Grundrechte-Report kritisiert Umgang mit Menschen aus Afghanistan
Bürgerrechtsorganisationen attestieren Deutschland im
Grundrechte-Report 2022 einen rassistischen Umgang mit Menschen aus
Afghanistan. Beim Datenschutz und auf dem Wohnungsmarkt würden
Nichtdeutsche hierzulande systematisch diskriminiert.
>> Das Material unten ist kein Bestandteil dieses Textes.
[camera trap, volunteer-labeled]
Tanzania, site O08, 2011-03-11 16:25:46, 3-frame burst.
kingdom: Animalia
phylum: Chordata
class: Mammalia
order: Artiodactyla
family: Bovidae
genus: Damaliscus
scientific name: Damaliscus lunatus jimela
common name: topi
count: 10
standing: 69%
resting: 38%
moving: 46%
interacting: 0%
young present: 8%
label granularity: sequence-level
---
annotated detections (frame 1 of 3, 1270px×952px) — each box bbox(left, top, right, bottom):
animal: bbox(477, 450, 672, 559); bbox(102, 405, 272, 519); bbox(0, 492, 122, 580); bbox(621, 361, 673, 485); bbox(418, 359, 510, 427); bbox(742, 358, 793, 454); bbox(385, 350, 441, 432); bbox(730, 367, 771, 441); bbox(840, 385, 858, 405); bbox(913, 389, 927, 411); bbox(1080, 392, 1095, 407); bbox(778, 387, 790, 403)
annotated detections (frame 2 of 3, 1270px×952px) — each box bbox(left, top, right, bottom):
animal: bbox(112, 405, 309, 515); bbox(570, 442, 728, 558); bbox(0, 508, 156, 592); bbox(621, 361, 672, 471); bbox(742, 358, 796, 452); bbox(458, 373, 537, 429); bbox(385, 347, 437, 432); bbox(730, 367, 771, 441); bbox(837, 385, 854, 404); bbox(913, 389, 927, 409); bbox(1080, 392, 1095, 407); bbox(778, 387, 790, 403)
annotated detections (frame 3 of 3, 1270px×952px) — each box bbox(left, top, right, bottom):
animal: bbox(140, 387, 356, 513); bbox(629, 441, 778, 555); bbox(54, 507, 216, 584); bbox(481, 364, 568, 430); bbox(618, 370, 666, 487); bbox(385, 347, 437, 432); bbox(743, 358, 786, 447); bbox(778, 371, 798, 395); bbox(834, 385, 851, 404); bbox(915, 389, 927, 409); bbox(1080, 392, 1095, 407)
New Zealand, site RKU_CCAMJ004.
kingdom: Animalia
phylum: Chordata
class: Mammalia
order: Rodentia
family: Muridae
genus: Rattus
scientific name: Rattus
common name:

Berlin (epd). Der Grundrechte-Report 2022 kritisiert den Umgang
Deutschlands mit Menschen aus Afghanistan. Der diesjährige Report
mache deutlich, dass Grundrechte von Afghaninnen und Afghanen
hierzulande nicht beachtet würden, sagte der Vorstand der Initiative
für afghanische Geflüchtete, Yaar e.V., Kava Spartak, bei der
Vorstellung des Reports am Mittwoch in Berlin. Das gelte
gleichermaßen für ehemalige Ortskräfte der Bundeswehr wie für nach
Deutschland geflüchtete Afghaninnen und Afghanen.
Laut Spartak wirft der Report ein Schlaglicht auf
Grundrechtsfragen, die durch den chaotischen Abzug der Bundeswehr aus
Afghanistan im August entstanden seien. Dazu gehörten etwa die
Auswahl bei den Evakuierungen aus Kabul im August 2021 und die
schleppende Aufnahme gefährdeter Menschen in Deutschland.
Kritisiert wird auch die falsche Lagebewertung der Bundesregierung
bei der Stabilität des Landes vor dem Truppenabzug Mitte 2021 und die
daran geknüpfte deutsche Abschiebepraxis der vergangenen Jahre.
Berichte von Nichtregierungsorganisationen über den Zustand des
Landes seien bei Asylverfahren ignoriert worden, gehört wurden nur
die Lageberichte des Auswärtigen Amtes, kritisierte Spartak.
Der Umgang mit diesen Menschen sei zum Symbol der rechten Politik
geworden, die Europa und Deutschland abschotten soll. «Wenn sogar die
Rechtsprechung Menschen aus einem bestimmten Ort über Jahre
diskriminiert, sollten wir uns fragen, inwieweit es sich um Rassismus
handelt», sagte er. Was dagegen politisch und gesellschaftlich
möglich sei im Umgang mit Flüchtlingen, sei jetzt an den Geflüchteten
aus der Ukraine zu sehen. Über 20.000 Menschen warteten derzeit in
Afghanistan noch auf ihre Evakuierung. «Das muss beschleunigt
werden», forderte Spartak.
Weitere Schwerpunkte des diesjährigen Grundrechte-Reports sind
unter anderem der Umgang mit der Klimakrise, die wachsende soziale
Spaltung, Diskriminierungen auf dem Wohnungsmarkt und rechte
Netzwerke in Polizei und Justiz. Diskriminierung auf dem
Wohnungsmarkt sei ein «eklatantes Problem», sagte die Publizistin
Ferda Ataman. Das Recht auf angemessenen Wohnraum werde besonders
Menschen mit ausländischen Wurzeln systematisch verwehrt.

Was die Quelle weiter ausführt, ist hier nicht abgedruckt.